▶ [Data entries]:
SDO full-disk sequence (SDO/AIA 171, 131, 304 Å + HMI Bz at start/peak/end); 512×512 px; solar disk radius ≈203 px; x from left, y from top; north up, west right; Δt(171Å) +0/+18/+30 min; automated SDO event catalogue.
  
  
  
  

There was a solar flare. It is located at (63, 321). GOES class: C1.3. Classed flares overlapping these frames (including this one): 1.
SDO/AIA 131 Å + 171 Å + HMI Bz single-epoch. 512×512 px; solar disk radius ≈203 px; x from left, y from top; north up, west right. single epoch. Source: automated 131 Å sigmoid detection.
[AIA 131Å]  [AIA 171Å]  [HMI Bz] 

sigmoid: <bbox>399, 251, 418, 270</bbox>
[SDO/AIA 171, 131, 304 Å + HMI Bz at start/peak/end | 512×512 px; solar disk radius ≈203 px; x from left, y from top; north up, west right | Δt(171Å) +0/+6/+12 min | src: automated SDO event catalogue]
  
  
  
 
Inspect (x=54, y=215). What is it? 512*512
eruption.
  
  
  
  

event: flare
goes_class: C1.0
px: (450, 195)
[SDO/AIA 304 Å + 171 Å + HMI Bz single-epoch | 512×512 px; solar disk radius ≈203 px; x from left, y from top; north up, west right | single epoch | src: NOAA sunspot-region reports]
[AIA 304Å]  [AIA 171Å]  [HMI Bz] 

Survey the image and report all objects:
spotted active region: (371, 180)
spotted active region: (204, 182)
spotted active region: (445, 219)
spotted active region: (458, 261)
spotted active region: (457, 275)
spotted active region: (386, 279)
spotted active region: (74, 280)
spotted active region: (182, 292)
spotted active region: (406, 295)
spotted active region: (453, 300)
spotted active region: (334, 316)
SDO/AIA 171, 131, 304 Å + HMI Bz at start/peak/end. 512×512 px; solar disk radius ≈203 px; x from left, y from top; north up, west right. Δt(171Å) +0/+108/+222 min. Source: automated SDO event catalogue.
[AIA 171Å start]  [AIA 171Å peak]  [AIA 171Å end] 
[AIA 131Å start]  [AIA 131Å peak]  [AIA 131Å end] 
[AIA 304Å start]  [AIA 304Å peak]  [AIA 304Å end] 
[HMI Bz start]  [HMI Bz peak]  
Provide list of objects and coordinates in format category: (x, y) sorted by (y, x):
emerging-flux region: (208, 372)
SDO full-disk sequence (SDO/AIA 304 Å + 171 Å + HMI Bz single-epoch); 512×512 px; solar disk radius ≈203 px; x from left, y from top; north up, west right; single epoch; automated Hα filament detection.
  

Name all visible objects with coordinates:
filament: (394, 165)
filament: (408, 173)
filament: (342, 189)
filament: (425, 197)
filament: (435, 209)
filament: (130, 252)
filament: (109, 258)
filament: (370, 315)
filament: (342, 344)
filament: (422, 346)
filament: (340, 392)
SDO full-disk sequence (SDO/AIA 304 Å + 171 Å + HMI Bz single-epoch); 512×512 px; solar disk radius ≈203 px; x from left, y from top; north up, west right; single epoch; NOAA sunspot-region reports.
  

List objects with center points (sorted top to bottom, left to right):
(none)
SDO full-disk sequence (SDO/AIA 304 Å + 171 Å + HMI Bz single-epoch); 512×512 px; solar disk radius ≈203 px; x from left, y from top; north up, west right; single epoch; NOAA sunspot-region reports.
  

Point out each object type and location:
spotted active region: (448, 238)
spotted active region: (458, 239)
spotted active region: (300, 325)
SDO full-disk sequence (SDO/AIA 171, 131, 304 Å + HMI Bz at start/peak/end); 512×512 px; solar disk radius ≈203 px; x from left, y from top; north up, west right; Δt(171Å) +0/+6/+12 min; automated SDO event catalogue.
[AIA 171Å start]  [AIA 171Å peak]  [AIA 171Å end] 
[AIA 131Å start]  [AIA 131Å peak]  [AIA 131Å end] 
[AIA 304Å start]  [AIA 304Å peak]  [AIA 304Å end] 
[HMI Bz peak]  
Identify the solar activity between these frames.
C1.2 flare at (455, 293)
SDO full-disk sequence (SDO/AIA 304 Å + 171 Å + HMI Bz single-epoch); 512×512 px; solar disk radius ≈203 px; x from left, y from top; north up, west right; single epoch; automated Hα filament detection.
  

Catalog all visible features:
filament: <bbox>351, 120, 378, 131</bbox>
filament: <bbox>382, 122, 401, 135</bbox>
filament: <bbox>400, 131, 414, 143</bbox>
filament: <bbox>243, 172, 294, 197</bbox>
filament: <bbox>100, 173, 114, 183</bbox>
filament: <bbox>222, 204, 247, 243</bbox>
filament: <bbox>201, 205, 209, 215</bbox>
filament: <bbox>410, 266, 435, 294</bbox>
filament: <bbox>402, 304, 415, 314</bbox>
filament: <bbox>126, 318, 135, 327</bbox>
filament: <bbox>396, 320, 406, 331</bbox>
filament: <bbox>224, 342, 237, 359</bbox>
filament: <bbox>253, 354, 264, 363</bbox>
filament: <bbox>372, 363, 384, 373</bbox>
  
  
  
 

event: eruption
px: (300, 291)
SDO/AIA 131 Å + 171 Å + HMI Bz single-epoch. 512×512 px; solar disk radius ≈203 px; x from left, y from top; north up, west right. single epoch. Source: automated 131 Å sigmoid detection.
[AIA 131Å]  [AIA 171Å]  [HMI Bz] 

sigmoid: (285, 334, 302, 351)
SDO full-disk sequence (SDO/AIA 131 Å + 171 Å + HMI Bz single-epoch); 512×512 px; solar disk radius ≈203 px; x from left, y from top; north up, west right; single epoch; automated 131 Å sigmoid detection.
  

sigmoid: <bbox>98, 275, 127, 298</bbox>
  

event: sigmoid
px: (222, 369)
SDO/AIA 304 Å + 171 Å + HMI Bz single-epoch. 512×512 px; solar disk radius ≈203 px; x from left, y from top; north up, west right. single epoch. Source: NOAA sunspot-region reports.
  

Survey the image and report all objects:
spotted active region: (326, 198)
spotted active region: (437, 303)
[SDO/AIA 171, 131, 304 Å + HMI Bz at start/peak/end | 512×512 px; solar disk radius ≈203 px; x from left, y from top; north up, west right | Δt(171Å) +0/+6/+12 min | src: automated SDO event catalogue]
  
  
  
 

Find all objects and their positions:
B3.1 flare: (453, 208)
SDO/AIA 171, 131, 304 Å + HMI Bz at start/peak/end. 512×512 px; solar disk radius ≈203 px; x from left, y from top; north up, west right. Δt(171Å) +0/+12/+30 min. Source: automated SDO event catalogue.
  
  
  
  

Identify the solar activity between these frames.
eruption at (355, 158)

▶ [Aim of the exercise]:
Output, exactly and with no other text, the line that contains "Catalog all visible" and all lines from there to the end of the records.

▶ [Response below]:
Catalog all visible features:
filament: <bbox>351, 120, 378, 131</bbox>
filament: <bbox>382, 122, 401, 135</bbox>
filament: <bbox>400, 131, 414, 143</bbox>
filament: <bbox>243, 172, 294, 197</bbox>
filament: <bbox>100, 173, 114, 183</bbox>
filament: <bbox>222, 204, 247, 243</bbox>
filament: <bbox>201, 205, 209, 215</bbox>
filament: <bbox>410, 266, 435, 294</bbox>
filament: <bbox>402, 304, 415, 314</bbox>
filament: <bbox>126, 318, 135, 327</bbox>
filament: <bbox>396, 320, 406, 331</bbox>
filament: <bbox>224, 342, 237, 359</bbox>
filament: <bbox>253, 354, 264, 363</bbox>
filament: <bbox>372, 363, 384, 373</bbox>
  
  
  
 

event: eruption
px: (300, 291)
SDO/AIA 131 Å + 171 Å + HMI Bz single-epoch. 512×512 px; solar disk radius ≈203 px; x from left, y from top; north up, west right. single epoch. Source: automated 131 Å sigmoid detection.
[AIA 131Å]  [AIA 171Å]  [HMI Bz] 

sigmoid: (285, 334, 302, 351)
SDO full-disk sequence (SDO/AIA 131 Å + 171 Å + HMI Bz single-epoch); 512×512 px; solar disk radius ≈203 px; x from left, y from top; north up, west right; single epoch; automated 131 Å sigmoid detection.
  

sigmoid: <bbox>98, 275, 127, 298</bbox>
  

event: sigmoid
px: (222, 369)
SDO/AIA 304 Å + 171 Å + HMI Bz single-epoch. 512×512 px; solar disk radius ≈203 px; x from left, y from top; north up, west right. single epoch. Source: NOAA sunspot-region reports.
  

Survey the image and report all objects:
spotted active region: (326, 198)
spotted active region: (437, 303)
[SDO/AIA 171, 131, 304 Å + HMI Bz at start/peak/end | 512×512 px; solar disk radius ≈203 px; x from left, y from top; north up, west right | Δt(171Å) +0/+6/+12 min | src: automated SDO event catalogue]
  
  
  
 

Find all objects and their positions:
B3.1 flare: (453, 208)
SDO/AIA 171, 131, 304 Å + HMI Bz at start/peak/end. 512×512 px; solar disk radius ≈203 px; x from left, y from top; north up, west right. Δt(171Å) +0/+12/+30 min. Source: automated SDO event catalogue.
  
  
  
  

Identify the solar activity between these frames.
eruption at (355, 158)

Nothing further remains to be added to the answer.